[Updated (4/26/2016, 12:01 a.m.) with news of the Universal College Application.]
Starting this summer, students who use the Common Application will be asked to state their “sex assigned at birth.” There also will be an optional free-response text field in which applicants may describe their gender identity.
Those changes, announced on Monday by the Common Application’s leadership, follow calls from students and advocates to change how the standardized application form asks about gender. Currently, applicants are required to choose “male” or “female.” The new prompts are meant to help students express themselves in a way they feel most comfortable with, said Aba Blankson, a spokeswoman for the Common Application: “The feedback from our members and advisory committees has been consistent that, yep, this is the time, this is the right way to go.”
As society’s view of transgender people has shifted in recent years, many colleges have made changes to improve the experience of students whose identities don’t conform to conventional notions of male and female gender — or align with what’s written on their birth certificates.
In 2011, Elmhurst College became the first institution to include an optional question about sexual identity and gender orientation on its undergraduate-admission application.
Since then more colleges, including those that use the Common Application, have added similar questions to the online platform’s customizable pages.
Participating colleges will still be able to ask additional questions if they choose. But the changes announced on Monday will affect all students, regardless of where they apply.
Just five years ago, the Common Application’s board considered changing how the form dealt with gender but decided to hold off. “I don’t know that colleges were ready,” Ms. Blankson said. “Since then the conversation on campuses has changed, the national conversation has changed.”

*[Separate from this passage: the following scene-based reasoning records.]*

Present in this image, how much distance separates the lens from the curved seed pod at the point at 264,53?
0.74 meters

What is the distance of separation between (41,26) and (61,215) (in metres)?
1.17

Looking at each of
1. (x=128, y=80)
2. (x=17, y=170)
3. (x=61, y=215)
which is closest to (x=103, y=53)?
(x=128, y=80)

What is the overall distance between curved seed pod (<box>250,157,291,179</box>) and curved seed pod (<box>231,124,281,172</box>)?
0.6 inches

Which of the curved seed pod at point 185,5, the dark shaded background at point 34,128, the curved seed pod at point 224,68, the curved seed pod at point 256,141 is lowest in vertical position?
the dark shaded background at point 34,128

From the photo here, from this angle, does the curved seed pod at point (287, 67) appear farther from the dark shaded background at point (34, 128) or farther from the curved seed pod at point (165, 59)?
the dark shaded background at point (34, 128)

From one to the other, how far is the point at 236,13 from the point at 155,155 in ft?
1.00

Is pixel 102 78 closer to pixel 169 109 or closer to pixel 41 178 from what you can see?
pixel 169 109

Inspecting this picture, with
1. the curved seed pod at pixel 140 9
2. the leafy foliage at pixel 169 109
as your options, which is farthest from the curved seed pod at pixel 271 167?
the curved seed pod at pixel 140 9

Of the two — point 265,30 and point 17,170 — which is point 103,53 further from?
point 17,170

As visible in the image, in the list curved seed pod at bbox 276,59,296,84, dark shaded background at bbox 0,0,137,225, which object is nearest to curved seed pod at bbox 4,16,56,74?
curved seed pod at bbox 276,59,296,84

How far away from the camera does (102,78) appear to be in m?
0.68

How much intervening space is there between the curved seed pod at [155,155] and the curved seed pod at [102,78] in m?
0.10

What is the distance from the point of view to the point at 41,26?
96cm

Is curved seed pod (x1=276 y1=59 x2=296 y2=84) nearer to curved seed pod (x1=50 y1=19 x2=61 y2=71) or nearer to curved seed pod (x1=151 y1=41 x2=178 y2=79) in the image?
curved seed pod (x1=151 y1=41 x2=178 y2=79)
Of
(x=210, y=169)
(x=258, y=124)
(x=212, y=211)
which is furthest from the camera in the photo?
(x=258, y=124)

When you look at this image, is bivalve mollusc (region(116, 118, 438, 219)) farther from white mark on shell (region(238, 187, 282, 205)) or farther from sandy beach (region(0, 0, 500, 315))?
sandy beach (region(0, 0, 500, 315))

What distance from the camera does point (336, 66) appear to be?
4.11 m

On Tuesday, ApplicationsOnline LLC, which owns the Universal College Application, announced that it, too, would modify questions pertaining to applicants’ sex and gender identity. The 2016-17 version of its standardized form will require applicants to state their “legal sex” as either male or female (currently, the application prompts students to disclose their “sex”).
The new wording on the Universal College Application, which serves a much smaller number of colleges than the Common App does, will “more closely align with federal reporting guidelines,” according to a news release.
The 2016-17 Universal College Application also will include an optional question about gender identity. The options are “man,” “woman,” and “self-identify,” which will allow applicants to type their own responses in a text field.